Long before he told any of his close friends or the fellow members of his pop group Queen that he had Aids, he confided his secret to Mary. From that moment she was there each day to try to comfort him as he gradually became more ill. As he started to lose his sight and his body became so weak that finally he couldn’t even get out of bed, Freddie decided to face up to dying by refusing to take his medication. 

‘It was Freddie’s decision to finally end it all – he chose the time to die,’ Mary recalls in a whisper. 

‘He knew it was coming – that it was closer than it had ever been before. Then he suddenly said, “I’ve decided that I’ve got to go!”‘ ‘The quality of his life had changed so dramatically and he was in more and more pain every day. He was losing his sight. His body became weaker as he suffered mild fits. It was so distressing to see him deteriorating in this way. One day he decided enough was enough and stopped all the medical supplements that were keeping him going. He just turned off. The overwhelming thing for me was that he was just so incredibly brave. He looked death in the face and said, “Fine, I’ll accept it now – I’ll go.” But it was peaceful and he died with a smile on his face.’ 

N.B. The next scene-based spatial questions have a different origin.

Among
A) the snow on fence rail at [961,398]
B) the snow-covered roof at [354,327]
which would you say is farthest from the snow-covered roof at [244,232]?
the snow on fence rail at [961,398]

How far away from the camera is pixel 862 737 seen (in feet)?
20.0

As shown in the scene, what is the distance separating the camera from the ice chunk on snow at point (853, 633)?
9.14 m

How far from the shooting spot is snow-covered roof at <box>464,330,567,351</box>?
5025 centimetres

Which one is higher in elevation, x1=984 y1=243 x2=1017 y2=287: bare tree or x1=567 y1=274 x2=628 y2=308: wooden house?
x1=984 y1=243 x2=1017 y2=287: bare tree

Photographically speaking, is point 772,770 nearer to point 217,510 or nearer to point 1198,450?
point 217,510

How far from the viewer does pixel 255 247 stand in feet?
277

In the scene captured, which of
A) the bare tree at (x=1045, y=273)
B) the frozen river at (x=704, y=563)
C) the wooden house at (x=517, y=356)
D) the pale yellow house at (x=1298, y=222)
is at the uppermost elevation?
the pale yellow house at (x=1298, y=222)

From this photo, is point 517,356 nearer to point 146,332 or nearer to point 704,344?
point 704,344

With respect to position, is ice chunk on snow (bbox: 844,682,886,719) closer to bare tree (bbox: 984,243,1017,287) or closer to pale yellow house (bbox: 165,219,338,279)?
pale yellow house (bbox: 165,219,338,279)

After his death, on November 24, 1991, Mary moved into his pallatial home, but as she wandered through the huge galleried sitting rooms, surrounded by Freddie’s treasures, her feelings were of confusion and loneliness. ‘It was the loneliest and most difficult time of my life after Freddie died’, she says. I knew I was having trouble coming to terms with his death and everything he had left me. I was best left to myself in order come out of it.’ 

Freddie and Mary Austin
Freddie and Mary Austin

Mary – who had grown up in a modest terraced house in Fulham, West London – found there was much to cope with; the responsibility of the house and staff and suddenly coming into immense wealth. There were compliations over the will and some of Freddie’s relatives and friends were annoyed that she was left so much. 

‘I always had Freddie to turn to and he always had me to turn to if need be. Suddenly, there wasn’t anyone to help me. It made me realise that I wasn’t as self-sufficient as I would have liked to have been. As much as I’d been a friend to him, I realised how much a friend he’d been to me – the fact of just knowing that he was there.’ ‘He was always very protective of me. I only realised after he died, quite how protective he’d been. If something happened he’d say, “Oh darling, don’t worry we’ll get over that.” He was uplifting. At other times, when he was aware he had Aids and only had a limited time to live, there’d be the odd serious conversation when he’d say to me, “Let’s go and sit, we don’t know how long we have.”